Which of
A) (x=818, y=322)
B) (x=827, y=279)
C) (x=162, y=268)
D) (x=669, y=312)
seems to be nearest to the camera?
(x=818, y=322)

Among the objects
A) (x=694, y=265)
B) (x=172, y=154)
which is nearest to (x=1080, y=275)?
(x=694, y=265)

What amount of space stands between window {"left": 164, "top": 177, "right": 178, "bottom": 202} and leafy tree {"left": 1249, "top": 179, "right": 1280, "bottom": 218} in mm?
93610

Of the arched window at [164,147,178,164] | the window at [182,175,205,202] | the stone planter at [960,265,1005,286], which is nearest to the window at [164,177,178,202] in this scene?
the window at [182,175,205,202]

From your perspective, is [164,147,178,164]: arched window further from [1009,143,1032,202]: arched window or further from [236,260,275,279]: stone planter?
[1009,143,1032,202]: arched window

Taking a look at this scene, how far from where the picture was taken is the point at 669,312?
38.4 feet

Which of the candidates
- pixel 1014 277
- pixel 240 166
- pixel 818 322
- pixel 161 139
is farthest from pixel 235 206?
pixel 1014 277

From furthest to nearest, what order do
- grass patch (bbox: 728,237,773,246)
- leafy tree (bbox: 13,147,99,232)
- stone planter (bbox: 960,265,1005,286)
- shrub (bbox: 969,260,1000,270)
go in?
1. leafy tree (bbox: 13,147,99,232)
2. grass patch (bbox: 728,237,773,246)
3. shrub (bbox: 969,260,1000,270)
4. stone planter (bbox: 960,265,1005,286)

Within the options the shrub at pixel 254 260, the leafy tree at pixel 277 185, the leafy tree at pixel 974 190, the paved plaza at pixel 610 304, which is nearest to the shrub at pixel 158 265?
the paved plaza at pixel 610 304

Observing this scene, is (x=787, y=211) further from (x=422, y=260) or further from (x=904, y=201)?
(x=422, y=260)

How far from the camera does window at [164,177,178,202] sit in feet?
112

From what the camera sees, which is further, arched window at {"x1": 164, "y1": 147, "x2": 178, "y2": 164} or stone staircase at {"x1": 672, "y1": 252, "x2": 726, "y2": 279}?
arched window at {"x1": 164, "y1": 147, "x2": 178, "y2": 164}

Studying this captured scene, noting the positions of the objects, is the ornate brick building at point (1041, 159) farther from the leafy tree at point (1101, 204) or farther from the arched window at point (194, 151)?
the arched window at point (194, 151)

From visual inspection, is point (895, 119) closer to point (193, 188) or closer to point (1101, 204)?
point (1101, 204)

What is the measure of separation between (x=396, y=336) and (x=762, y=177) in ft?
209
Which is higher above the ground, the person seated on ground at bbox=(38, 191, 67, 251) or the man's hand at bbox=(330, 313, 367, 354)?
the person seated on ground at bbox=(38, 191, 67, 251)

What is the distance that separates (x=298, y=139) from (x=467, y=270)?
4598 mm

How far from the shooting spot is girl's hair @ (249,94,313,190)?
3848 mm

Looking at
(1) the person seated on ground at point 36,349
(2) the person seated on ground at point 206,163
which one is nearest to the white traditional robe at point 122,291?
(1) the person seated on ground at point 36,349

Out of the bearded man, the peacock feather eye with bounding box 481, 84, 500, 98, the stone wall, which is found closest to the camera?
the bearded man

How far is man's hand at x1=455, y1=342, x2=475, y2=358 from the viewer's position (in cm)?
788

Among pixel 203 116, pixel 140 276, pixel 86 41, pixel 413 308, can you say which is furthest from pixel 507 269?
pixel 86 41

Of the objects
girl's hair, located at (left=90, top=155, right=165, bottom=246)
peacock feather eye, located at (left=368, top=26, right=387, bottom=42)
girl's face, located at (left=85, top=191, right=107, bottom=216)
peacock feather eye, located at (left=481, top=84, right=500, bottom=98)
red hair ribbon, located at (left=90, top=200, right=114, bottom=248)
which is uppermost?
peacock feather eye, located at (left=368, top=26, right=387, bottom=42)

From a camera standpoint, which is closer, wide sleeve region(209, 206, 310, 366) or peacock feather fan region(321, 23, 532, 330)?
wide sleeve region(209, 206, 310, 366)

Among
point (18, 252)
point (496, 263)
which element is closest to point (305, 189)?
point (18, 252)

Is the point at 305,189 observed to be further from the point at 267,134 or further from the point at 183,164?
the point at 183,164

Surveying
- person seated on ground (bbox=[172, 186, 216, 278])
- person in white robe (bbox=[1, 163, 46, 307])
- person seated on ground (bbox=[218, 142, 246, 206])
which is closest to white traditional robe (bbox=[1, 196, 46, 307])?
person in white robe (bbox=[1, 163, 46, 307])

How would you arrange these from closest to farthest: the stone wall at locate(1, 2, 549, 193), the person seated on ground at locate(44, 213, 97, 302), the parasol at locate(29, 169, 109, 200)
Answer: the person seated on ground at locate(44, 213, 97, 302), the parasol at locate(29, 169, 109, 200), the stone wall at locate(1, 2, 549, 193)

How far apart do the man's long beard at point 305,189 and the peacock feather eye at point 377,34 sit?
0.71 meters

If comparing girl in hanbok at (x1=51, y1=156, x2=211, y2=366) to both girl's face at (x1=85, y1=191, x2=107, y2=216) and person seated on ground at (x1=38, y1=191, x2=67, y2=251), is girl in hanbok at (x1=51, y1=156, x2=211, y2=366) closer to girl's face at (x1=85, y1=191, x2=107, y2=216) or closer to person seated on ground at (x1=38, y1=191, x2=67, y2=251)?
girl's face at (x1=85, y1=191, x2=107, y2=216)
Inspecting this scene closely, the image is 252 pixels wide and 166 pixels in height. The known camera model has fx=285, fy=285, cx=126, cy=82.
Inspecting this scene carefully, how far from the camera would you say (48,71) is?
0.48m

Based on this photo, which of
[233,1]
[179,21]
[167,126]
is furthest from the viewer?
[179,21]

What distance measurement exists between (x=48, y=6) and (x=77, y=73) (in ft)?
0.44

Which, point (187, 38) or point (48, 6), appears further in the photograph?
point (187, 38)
* * * * * * * * *
# What is required
Copy out the data above word for word, beginning with the line containing "From a camera" and continuing through the line containing "0.71 meters", with both of those lines included.

# Output of the exercise
From a camera standpoint, which is closer, wide sleeve region(209, 206, 310, 366) or peacock feather fan region(321, 23, 532, 330)?
wide sleeve region(209, 206, 310, 366)

Among
point (18, 252)
point (496, 263)
which element is closest to point (305, 189)?
point (18, 252)

Is the point at 305,189 observed to be further from the point at 267,134 or further from the point at 183,164?
the point at 183,164

Surveying
- person seated on ground (bbox=[172, 186, 216, 278])
- person in white robe (bbox=[1, 163, 46, 307])
- person seated on ground (bbox=[218, 142, 246, 206])
which is closest to white traditional robe (bbox=[1, 196, 46, 307])?
person in white robe (bbox=[1, 163, 46, 307])

How would you arrange these from closest to farthest: the stone wall at locate(1, 2, 549, 193), the person seated on ground at locate(44, 213, 97, 302), the parasol at locate(29, 169, 109, 200)
Answer: the person seated on ground at locate(44, 213, 97, 302), the parasol at locate(29, 169, 109, 200), the stone wall at locate(1, 2, 549, 193)

How far apart do the man's long beard at point 305,189 and the peacock feather eye at point 377,34 sit?
0.71 meters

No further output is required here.